> **WORK REQUEST 1**: Write out the part of the Moldova protest report from "Authorities confirmed the" up to and including "the United States.".
> **WORK REQUEST 2**: According to the Moldova protest report, how many people are charged with organizing the disturbances?

> **DOCUMENT EXCERPT**:
┌──

Authorities confirmed the death of Valeriu Boboc, 23 and a father of one, during riots earlier in the week, although the cause was not immediately clear.
His parents told opposition websites they had picked up his body from a morgue covered in bruises after he was beaten in custody. But interior ministry spokeswoman Alla Meleka told Interfax news agency he died from gas used for crowd control, while the public prosecutors office blamed "poisoning from an unknown substance."
An investigation is underway, Meleka said. Demonstrators massed Sunday in front of the government headquarters for a series of fiery speeches and chanted slogans condemning communists and calling for democracy in Moldova. But the atmosphere at the rally remained relatively restrained after calls for calm by an anxious European Union and the United States.
Most of those present were older demonstrators from various opposition parties, after many young activists were arrested last week during post-election rioting. "We should voice our protest at human rights violations ... Hundreds of innocent young people have been arrested and beaten by the police," Vlad Filat, leader of the opposition Liberal Democratic Party, told the crowd.
Echoing other opposition leaders, he described as "genocide" police treatment of demonstrators who took to the streets after the parliamentary polls last weekend, which the opposition says were rigged. City Mayor Dorin Chirtoaca, who is a leader of the opposition Liberal Party, insisted the post-election violence was orchestrated by Voronins leadership.
"When Voronin asks who organised these disturbances he should look in the mirror because it was he himself who organised them," he told the crowd. One of Europes poorest states, Moldova remained outside the Western direction taken by many central and east European states after the 1991 Soviet collapse, held back by its complex 20th-century history and a separatist conflict.
Dozens were injured and hundreds arrested in last weeks rioting, which was sparked by claims of vote-rigging at the parliamentary polls. The weekend vote was officially won by Voronins Communist Party, with 60 out of the 101 seats in parliament. The new parliament is to decide on a new president to replace Voronin. The interior ministry on Saturday released lists of those detained in the unrest and denied charges of a cover-up or that detainees had been beaten and tortured.
The ministry said 129 were subject to administrative detention for five to 15 days. One hundred and sixty-six face criminal charges for vandalism, looting and theft at parliamentary and presidential offices. Another 14 are charged with organising the disturbances. "No one has made a secret of the detainees list but it has changed considerably over time ... All their rights are being respected and they are getting medical and legal help," the interior ministrys Meleka told AFP.
On Saturday the election commission officially approved the election results but three of the nine commission members denounced what they described as "grave violations."

└──

> **STORED DATA**:

┌──

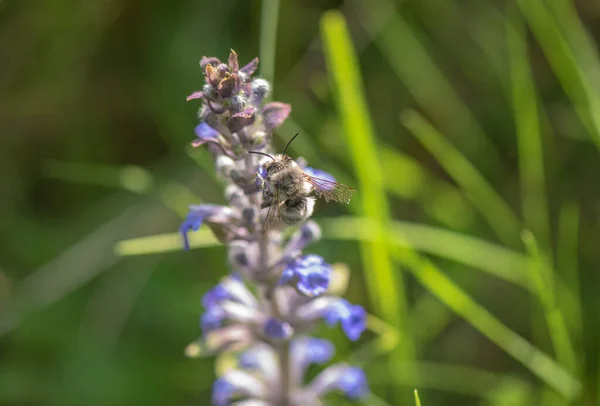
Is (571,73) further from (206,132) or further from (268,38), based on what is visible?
(206,132)

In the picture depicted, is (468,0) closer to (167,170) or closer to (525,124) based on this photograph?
(525,124)

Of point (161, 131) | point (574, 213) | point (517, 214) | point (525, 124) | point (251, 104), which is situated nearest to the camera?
point (251, 104)

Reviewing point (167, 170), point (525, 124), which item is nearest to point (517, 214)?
point (525, 124)

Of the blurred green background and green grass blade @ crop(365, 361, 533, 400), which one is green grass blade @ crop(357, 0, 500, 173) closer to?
the blurred green background

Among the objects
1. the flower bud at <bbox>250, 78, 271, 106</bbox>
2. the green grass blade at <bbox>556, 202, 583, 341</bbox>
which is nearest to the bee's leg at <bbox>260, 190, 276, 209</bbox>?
the flower bud at <bbox>250, 78, 271, 106</bbox>

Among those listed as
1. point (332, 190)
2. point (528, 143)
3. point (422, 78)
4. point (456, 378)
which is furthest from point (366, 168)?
point (422, 78)

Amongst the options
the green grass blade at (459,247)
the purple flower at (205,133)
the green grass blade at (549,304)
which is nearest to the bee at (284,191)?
the purple flower at (205,133)
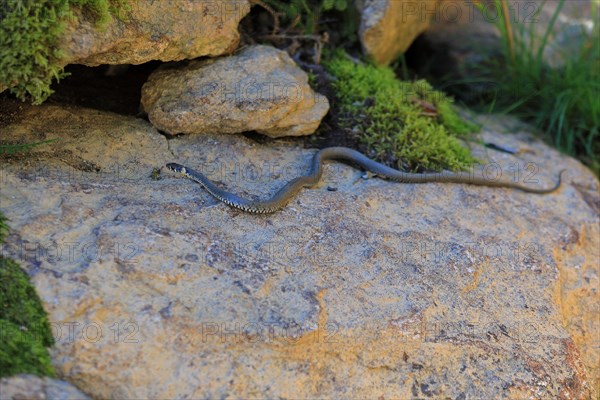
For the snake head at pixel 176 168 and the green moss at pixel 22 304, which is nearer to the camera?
the green moss at pixel 22 304

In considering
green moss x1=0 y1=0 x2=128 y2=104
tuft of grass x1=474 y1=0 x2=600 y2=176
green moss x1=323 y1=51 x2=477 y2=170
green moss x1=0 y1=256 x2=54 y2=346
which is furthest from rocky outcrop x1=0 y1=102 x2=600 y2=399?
tuft of grass x1=474 y1=0 x2=600 y2=176

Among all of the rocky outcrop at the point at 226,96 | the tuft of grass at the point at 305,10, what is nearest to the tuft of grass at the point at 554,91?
the tuft of grass at the point at 305,10

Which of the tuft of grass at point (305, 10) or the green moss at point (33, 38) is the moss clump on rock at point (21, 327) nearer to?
the green moss at point (33, 38)

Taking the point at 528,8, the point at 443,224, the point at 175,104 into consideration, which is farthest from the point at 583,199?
the point at 175,104

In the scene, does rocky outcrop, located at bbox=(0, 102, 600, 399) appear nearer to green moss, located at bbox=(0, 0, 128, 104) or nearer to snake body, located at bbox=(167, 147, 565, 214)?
snake body, located at bbox=(167, 147, 565, 214)

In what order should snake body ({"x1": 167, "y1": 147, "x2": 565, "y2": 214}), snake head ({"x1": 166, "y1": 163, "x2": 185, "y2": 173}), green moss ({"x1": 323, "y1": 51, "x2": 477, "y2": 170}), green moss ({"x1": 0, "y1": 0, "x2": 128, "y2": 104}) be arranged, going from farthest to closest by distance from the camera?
green moss ({"x1": 323, "y1": 51, "x2": 477, "y2": 170}), snake head ({"x1": 166, "y1": 163, "x2": 185, "y2": 173}), snake body ({"x1": 167, "y1": 147, "x2": 565, "y2": 214}), green moss ({"x1": 0, "y1": 0, "x2": 128, "y2": 104})

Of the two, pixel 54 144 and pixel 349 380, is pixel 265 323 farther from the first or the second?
pixel 54 144
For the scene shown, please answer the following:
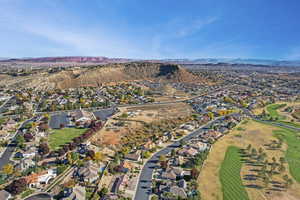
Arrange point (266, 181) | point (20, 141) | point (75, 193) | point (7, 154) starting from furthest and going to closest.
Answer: point (20, 141) < point (7, 154) < point (266, 181) < point (75, 193)

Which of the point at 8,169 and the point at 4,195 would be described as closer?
the point at 4,195

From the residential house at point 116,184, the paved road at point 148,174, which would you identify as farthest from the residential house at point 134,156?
the residential house at point 116,184

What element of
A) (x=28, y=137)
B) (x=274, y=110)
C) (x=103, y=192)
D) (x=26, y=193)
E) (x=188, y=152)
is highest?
(x=274, y=110)

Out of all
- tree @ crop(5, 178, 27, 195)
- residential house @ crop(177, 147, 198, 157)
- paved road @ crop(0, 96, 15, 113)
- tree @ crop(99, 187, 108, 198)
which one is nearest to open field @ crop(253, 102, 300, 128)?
residential house @ crop(177, 147, 198, 157)

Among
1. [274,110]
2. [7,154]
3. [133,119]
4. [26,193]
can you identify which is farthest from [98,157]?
[274,110]

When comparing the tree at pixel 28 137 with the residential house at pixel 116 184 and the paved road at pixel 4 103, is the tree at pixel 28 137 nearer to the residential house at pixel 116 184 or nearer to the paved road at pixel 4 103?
the residential house at pixel 116 184

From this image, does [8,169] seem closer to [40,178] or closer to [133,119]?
[40,178]

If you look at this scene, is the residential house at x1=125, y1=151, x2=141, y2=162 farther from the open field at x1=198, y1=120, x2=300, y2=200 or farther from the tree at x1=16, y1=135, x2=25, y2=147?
the tree at x1=16, y1=135, x2=25, y2=147

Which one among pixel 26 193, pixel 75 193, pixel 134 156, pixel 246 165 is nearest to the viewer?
pixel 75 193
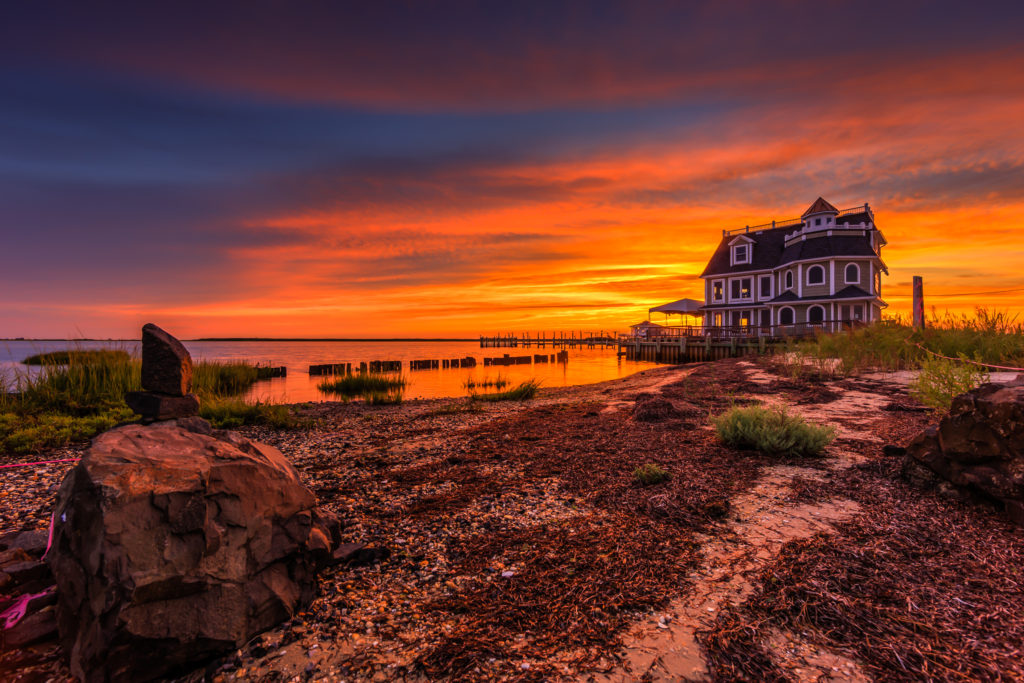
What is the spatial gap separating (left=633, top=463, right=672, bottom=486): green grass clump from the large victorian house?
3190cm

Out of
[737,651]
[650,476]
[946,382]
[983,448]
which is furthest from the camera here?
[946,382]

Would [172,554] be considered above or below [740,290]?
below

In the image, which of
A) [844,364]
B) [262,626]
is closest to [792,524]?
[262,626]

└──

> **TASK SOLUTION 1**:
Authorities confirmed the death of Valeriu Boboc, 23 and a father of one, during riots earlier in the week, although the cause was not immediately clear.
His parents told opposition websites they had picked up his body from a morgue covered in bruises after he was beaten in custody. But interior ministry spokeswoman Alla Meleka told Interfax news agency he died from gas used for crowd control, while the public prosecutors office blamed "poisoning from an unknown substance."
An investigation is underway, Meleka said. Demonstrators massed Sunday in front of the government headquarters for a series of fiery speeches and chanted slogans condemning communists and calling for democracy in Moldova. But the atmosphere at the rally remained relatively restrained after calls for calm by an anxious European Union and the United States.

> **TASK SOLUTION 2**: 14 people.